The Holy See
back up
Search
riga

CONGREGACIÓN PARA LAS CAUSAS DE LOS SANTOS

REFLEXIÓN DEL CARDENAL JOSÉ SARAIVA MARTINS

 

 

La centralidad de la Eucaristía
en la vida de la Iglesia


El pasado día 17 de abril, durante la santa misa In Cena Domini, el Santo Padre Juan Pablo II firmó la carta encíclica Ecclesia de Eucharistia sobre el sacramento de la Eucaristía en su relación con la Iglesia. Se trata de un documento de gran relevancia eclesial, tanto por su importancia como por la urgente actualidad de su rico contenido doctrinal y pastoral. Debe considerarse un nuevo don del Papa hecho a la Iglesia al inicio del nuevo milenio, en el vigésimo quinto aniversario de su fecundo pontificado.

Esta nueva encíclica ofrece magníficas pistas de reflexión y orientaciones seguras a quien quiera profundizar y vivir cada vez con mayor intensidad el Mysterium fidei, que el Señor nos dejó como su testamento más valioso.

1. Una nueva encíclica sobre la Eucaristía

La Eucaristía es la presencia salvífica de Cristo, muerto y resucitado, en medio de su pueblo, el cual quiso quedarse con nosotros, de modo especial, en el sacramento eucarístico. Precisamente por eso, la Eucaristía ocupa un lugar central en la vida del nuevo pueblo mesiánico. Esta centralidad es lo que la encíclica Ecclesia de Eucharistia subraya con vigor. Como sacramento por excelencia del misterio pascual -se lee en ella-, "la Eucaristía (...) está en el centro de la vida eclesial" (n. 3); y también:  "la Eucaristía  es  centro  y cumbre de la vida de la Iglesia" (n. 31). Eso significa que "la Eucaristía edifica la Iglesia y la Iglesia hace la Eucaristía" (n. 26).

La centralidad del sacramento del altar en la vida de la Iglesia explica la solícita atención que ha dedicado al sacramento eucarístico. Recordemos, por ejemplo, los decretos doctrinales tridentinos al respecto, que han guiado, a lo largo de los siglos sucesivos, tanto la reflexión teológica como la catequesis, y que siguen siendo hoy un punto de referencia dogmático válido en el campo de la renovación y del crecimiento de los fieles en la devoción a la Eucaristía (cf. n. 9). En tiempos más cercanos a nosotros, cabe mencionar las tres grandes encíclicas eucarísticas:  la Mirae caritatis de León XIII, la Mediator Dei de Pío XII y la Mysterium fidei de Pablo VI. El contenido de esas encíclicas confluyó luego en los documentos del concilio Vaticano II, sobre todo en la Lumen gentium y en la Sacrosanctum Concilium.

▶ **Datos registrados**
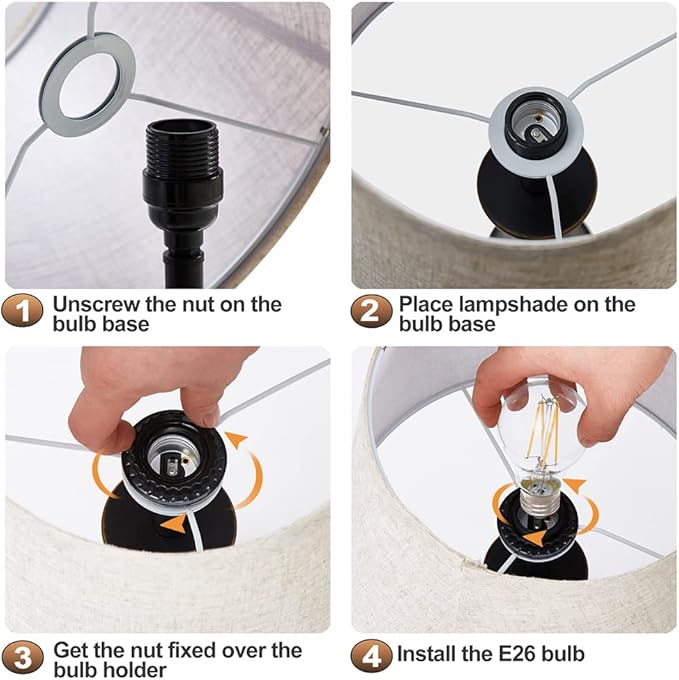 1 Unscrew the nut on the bulb base

2 Place lampshade on the bulb base

3 Get the nut fixed over the bulb holder

4 Install the E26 bulb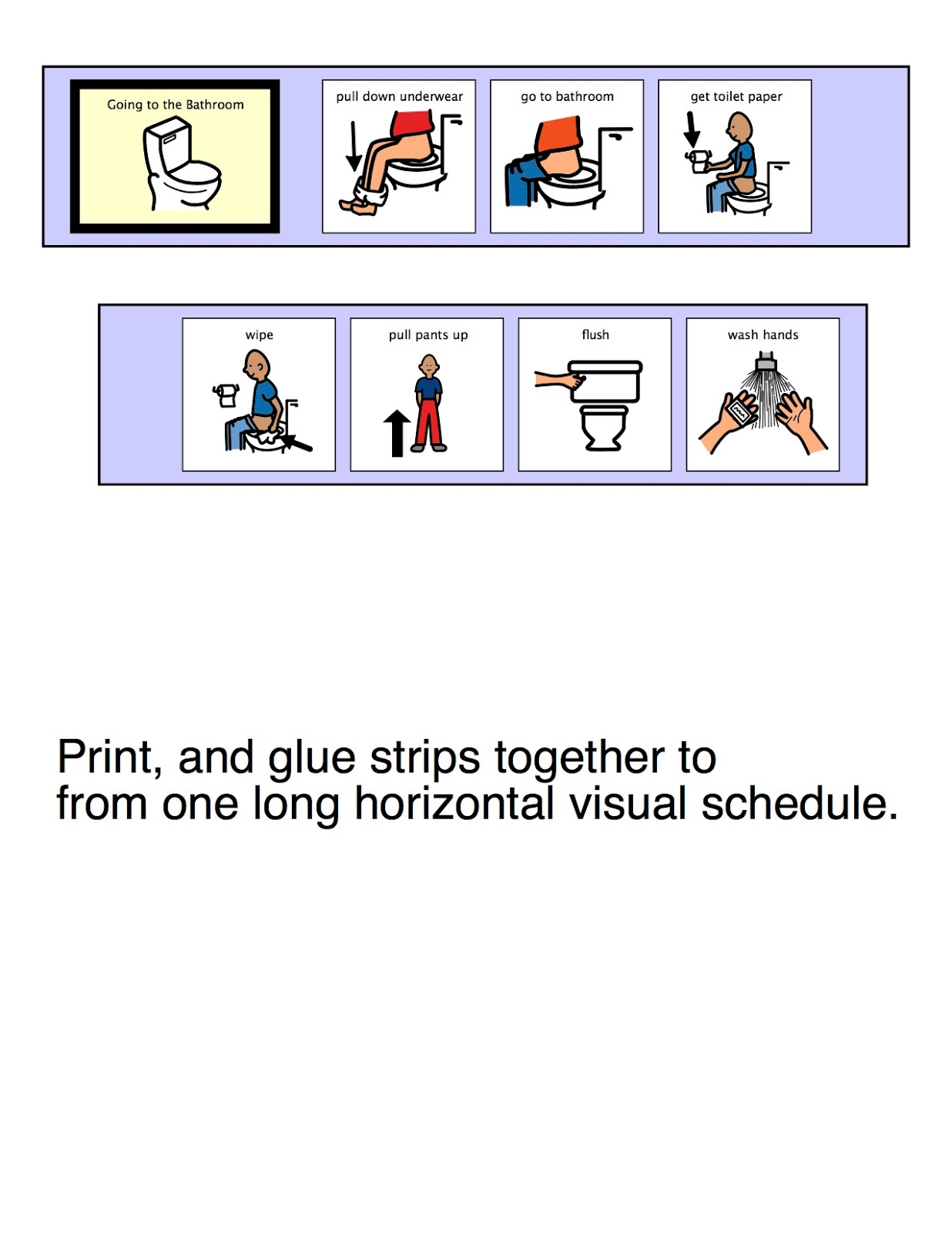 Going to the Bathroom

pull down underwear

go to bathroom

get toilet paper

wipe

pull pants up

flush

wash hands

Print, and glue strips together to from one long horizontal visual schedule.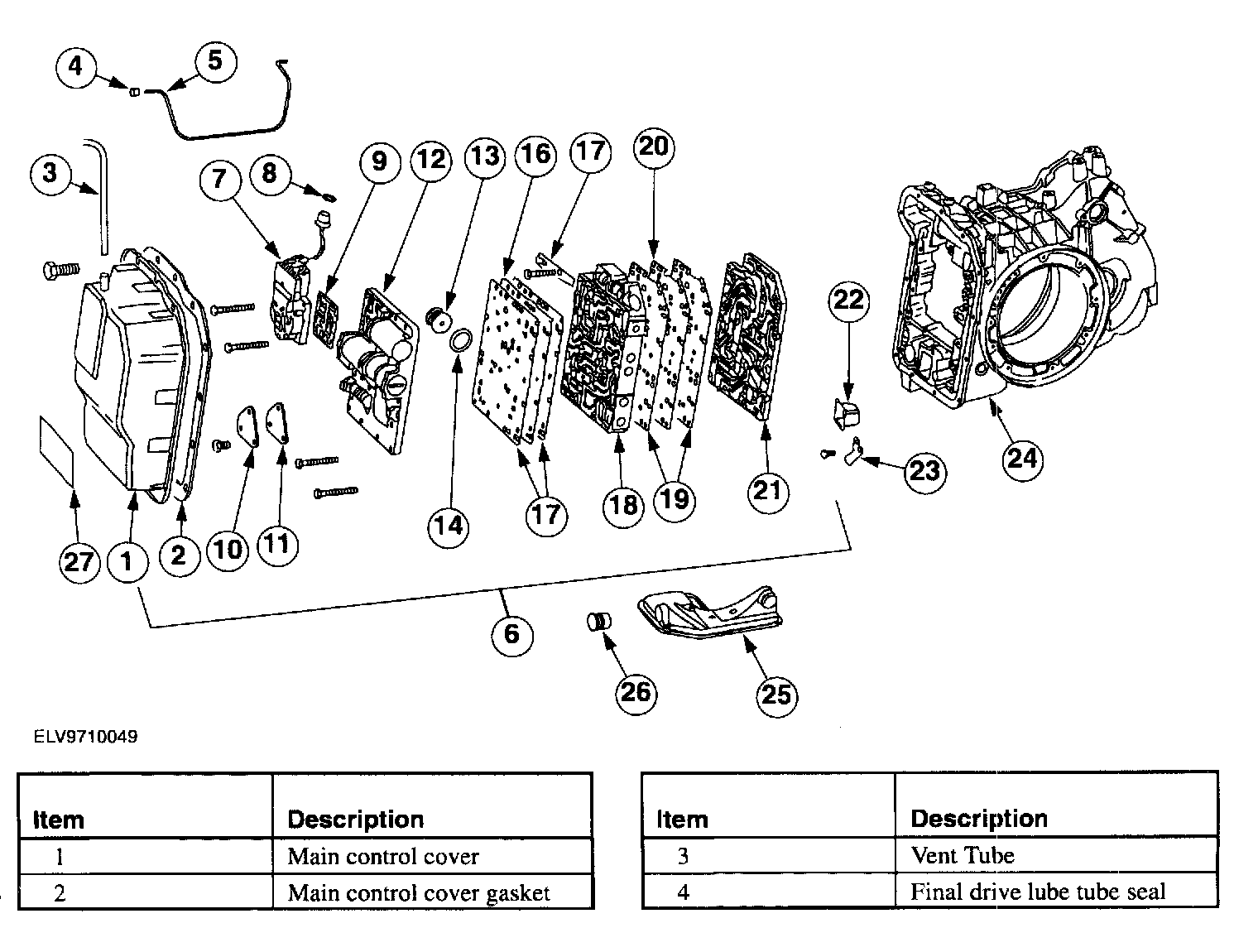 4 5 3 7 8 9 12 13 16 17 20 22 24 23 27 1 2 10 11 14 17 18 19 21 6 26 25

ELV9710049

| Item | Description |
|---|---|
| 1 | Main control cover |
| 2 | Main control cover gasket |

| Item | Description |
|---|---|
| 3 | Vent Tube |
| 4 | Final drive lube tube seal |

▶ **Qué se pide**
Transcribe sin cambios el pasaje del texto sobre la Eucaristía que va desde "El pasado día" hasta "testamento más valioso.". No se necesitan las filas.

▶ **Tu respuesta**
El pasado día 17 de abril, durante la santa misa In Cena Domini, el Santo Padre Juan Pablo II firmó la carta encíclica Ecclesia de Eucharistia sobre el sacramento de la Eucaristía en su relación con la Iglesia. Se trata de un documento de gran relevancia eclesial, tanto por su importancia como por la urgente actualidad de su rico contenido doctrinal y pastoral. Debe considerarse un nuevo don del Papa hecho a la Iglesia al inicio del nuevo milenio, en el vigésimo quinto aniversario de su fecundo pontificado.

Esta nueva encíclica ofrece magníficas pistas de reflexión y orientaciones seguras a quien quiera profundizar y vivir cada vez con mayor intensidad el Mysterium fidei, que el Señor nos dejó como su testamento más valioso.